_WORK TO DO_
Copy the part of the entries that begins at their start and ends with the line containing "Answer: [391,64] < [238,268] < [341,193]", including both ends. Leave the pictures out of your copy.
++++ EXTRACTED MATERIAL ++++
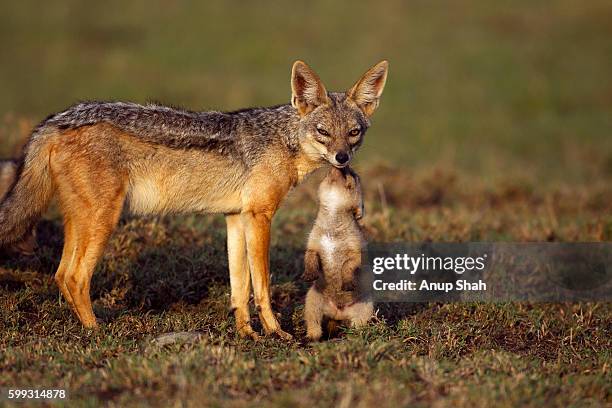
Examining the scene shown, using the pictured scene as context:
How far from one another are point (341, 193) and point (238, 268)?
1189 millimetres

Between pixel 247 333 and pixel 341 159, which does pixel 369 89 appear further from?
pixel 247 333

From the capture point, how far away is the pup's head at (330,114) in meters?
7.24

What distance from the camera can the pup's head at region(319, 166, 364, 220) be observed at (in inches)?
284

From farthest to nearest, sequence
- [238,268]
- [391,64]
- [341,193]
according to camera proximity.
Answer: [391,64] < [238,268] < [341,193]

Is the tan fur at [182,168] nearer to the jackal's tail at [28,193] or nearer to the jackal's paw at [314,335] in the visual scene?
the jackal's tail at [28,193]

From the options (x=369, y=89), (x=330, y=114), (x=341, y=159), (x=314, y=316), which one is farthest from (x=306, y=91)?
(x=314, y=316)

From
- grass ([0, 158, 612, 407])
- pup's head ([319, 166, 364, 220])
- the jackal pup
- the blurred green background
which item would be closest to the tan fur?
pup's head ([319, 166, 364, 220])

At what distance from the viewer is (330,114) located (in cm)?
738

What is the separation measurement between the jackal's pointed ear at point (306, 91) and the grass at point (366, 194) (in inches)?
75.8

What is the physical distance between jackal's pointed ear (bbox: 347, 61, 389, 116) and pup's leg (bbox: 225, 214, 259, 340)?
159 centimetres

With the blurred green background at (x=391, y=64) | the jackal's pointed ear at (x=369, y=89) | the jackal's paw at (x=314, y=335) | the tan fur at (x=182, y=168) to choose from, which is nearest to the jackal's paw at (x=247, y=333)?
the tan fur at (x=182, y=168)

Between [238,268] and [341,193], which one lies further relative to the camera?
[238,268]

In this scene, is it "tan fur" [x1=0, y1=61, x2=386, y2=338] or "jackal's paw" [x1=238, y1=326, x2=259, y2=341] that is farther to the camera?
"jackal's paw" [x1=238, y1=326, x2=259, y2=341]

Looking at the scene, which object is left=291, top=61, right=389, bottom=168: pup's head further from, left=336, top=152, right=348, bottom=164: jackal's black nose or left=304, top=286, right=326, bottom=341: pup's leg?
left=304, top=286, right=326, bottom=341: pup's leg
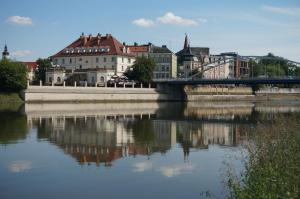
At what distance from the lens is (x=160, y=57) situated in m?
126

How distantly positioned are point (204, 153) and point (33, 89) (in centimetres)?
5019

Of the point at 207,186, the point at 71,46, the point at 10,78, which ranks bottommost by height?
the point at 207,186

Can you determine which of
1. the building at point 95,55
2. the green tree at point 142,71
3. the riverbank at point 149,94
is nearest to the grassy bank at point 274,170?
the riverbank at point 149,94

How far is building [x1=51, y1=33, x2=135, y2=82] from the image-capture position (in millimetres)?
109312

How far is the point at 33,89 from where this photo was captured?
71.4 m

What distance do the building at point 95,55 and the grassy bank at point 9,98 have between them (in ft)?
124

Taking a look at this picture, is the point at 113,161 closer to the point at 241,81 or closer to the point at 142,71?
the point at 241,81

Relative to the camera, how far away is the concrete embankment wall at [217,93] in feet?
356

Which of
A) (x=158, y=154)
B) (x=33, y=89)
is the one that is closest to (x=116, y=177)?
(x=158, y=154)

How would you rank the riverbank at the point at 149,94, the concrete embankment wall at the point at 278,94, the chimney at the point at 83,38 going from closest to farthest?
the riverbank at the point at 149,94, the chimney at the point at 83,38, the concrete embankment wall at the point at 278,94

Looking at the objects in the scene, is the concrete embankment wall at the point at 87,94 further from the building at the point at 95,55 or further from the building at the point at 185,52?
the building at the point at 185,52

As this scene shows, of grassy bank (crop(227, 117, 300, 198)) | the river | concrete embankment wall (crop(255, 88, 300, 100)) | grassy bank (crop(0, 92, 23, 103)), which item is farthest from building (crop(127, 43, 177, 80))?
grassy bank (crop(227, 117, 300, 198))

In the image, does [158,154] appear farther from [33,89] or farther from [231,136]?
[33,89]

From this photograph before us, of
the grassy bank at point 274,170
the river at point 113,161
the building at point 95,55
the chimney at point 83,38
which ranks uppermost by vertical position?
the chimney at point 83,38
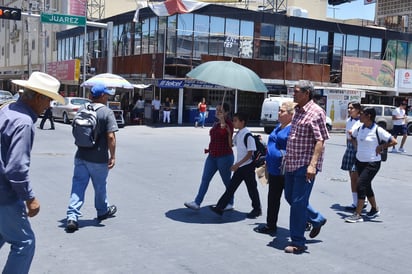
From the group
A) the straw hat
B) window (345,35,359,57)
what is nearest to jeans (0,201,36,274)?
the straw hat

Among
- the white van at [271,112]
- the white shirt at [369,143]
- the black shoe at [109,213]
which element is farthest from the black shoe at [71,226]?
the white van at [271,112]

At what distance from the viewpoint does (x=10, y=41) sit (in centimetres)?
6550

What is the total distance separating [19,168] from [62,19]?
24.2m

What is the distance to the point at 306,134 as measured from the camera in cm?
560

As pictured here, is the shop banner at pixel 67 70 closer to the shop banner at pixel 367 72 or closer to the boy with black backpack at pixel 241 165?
the shop banner at pixel 367 72

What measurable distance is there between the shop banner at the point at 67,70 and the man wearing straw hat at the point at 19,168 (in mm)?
36290

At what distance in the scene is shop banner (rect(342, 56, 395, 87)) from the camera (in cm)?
3678

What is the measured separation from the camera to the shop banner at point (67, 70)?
128ft

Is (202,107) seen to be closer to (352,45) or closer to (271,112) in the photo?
(271,112)

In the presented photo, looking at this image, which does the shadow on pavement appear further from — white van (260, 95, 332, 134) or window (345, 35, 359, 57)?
window (345, 35, 359, 57)

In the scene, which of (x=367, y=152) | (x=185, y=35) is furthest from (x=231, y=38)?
(x=367, y=152)

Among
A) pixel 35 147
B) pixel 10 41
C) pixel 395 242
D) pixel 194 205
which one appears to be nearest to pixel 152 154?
pixel 35 147

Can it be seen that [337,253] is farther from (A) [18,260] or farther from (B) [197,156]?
(B) [197,156]

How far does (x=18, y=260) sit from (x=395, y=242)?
15.1 ft
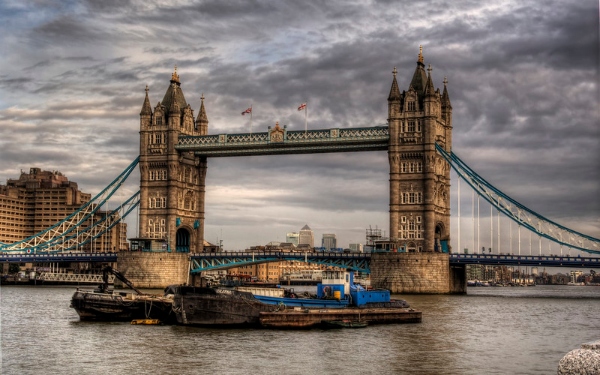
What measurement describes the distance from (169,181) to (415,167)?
127ft

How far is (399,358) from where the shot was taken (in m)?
43.6

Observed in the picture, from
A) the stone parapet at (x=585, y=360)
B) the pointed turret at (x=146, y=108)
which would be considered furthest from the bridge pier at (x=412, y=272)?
the stone parapet at (x=585, y=360)

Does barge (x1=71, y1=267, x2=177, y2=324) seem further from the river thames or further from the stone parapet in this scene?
the stone parapet

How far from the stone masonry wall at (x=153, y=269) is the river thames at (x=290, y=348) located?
171 ft

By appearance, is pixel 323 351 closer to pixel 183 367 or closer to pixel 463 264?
pixel 183 367

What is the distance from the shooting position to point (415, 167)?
113m

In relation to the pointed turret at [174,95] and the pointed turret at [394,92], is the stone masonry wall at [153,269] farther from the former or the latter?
the pointed turret at [394,92]

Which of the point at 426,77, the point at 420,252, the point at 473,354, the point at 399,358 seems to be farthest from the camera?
the point at 426,77

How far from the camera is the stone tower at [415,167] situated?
112 m

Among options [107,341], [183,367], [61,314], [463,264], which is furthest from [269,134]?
[183,367]

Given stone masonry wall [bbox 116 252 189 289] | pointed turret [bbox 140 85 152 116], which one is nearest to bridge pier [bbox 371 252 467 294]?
stone masonry wall [bbox 116 252 189 289]

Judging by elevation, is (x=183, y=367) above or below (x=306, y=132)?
below

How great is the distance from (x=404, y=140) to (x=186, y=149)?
35.2 metres

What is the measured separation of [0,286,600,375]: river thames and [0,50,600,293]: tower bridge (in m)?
40.2
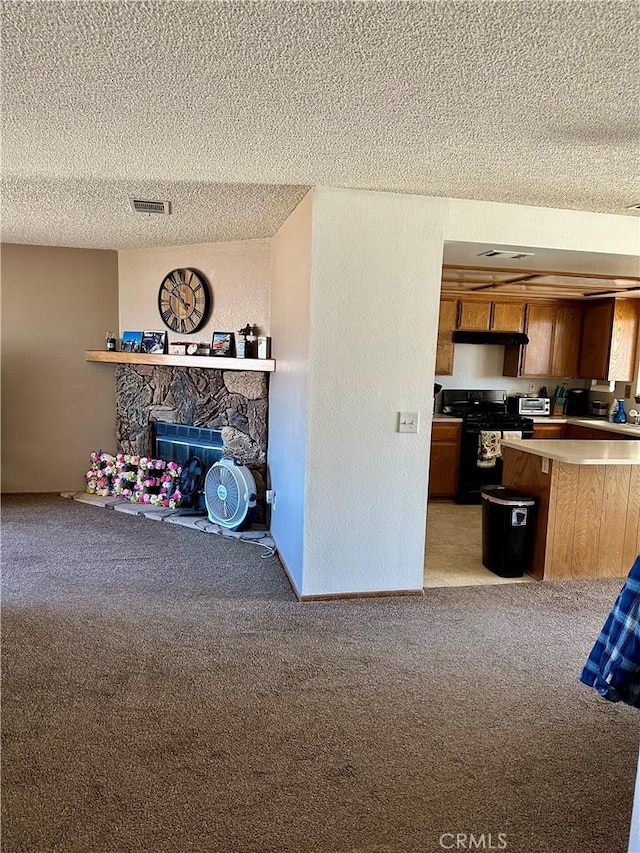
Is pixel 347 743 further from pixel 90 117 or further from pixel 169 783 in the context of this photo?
pixel 90 117

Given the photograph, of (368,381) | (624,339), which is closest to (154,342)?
(368,381)

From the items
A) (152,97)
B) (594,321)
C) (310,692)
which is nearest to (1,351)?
(152,97)

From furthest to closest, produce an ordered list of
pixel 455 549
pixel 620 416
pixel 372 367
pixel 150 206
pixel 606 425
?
pixel 620 416 < pixel 606 425 < pixel 455 549 < pixel 150 206 < pixel 372 367

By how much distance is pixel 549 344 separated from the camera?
6473 mm

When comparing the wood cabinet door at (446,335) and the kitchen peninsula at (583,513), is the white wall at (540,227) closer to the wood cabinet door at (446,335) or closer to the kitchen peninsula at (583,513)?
the kitchen peninsula at (583,513)

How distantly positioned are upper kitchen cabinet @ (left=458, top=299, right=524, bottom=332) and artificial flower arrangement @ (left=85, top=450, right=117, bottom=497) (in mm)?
3741

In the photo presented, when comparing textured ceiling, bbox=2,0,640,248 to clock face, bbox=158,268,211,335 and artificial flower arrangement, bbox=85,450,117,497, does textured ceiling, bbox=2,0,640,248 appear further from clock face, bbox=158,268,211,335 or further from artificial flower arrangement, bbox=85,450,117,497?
artificial flower arrangement, bbox=85,450,117,497

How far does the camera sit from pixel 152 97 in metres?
2.10

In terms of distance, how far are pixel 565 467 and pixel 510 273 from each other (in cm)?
169

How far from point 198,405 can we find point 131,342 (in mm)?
961

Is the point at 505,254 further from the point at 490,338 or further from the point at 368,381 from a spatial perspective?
the point at 490,338

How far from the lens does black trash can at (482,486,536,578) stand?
3.99 metres

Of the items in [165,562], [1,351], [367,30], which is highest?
[367,30]

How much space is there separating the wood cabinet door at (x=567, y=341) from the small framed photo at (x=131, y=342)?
4.31m
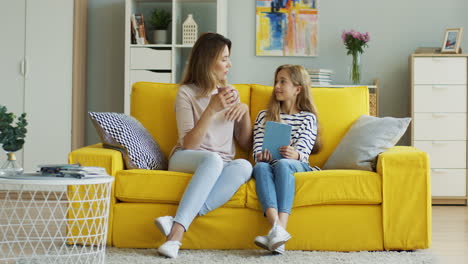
++++
_RESULT BELOW_
Examining the scene shown, using the pictured scene as context:
How far from one another are point (341, 193) and point (238, 268)?
1189 millimetres

Between pixel 247 333 and pixel 341 159, which does pixel 369 89 appear further from?
pixel 247 333

From the capture point, how far away is the pup's head at (330,114) in meters?
7.24

What distance from the camera can the pup's head at region(319, 166, 364, 220) be observed at (in inches)?
284

From farthest to nearest, sequence
- [238,268]
- [391,64]
- [341,193]
according to camera proximity.
Answer: [391,64] < [238,268] < [341,193]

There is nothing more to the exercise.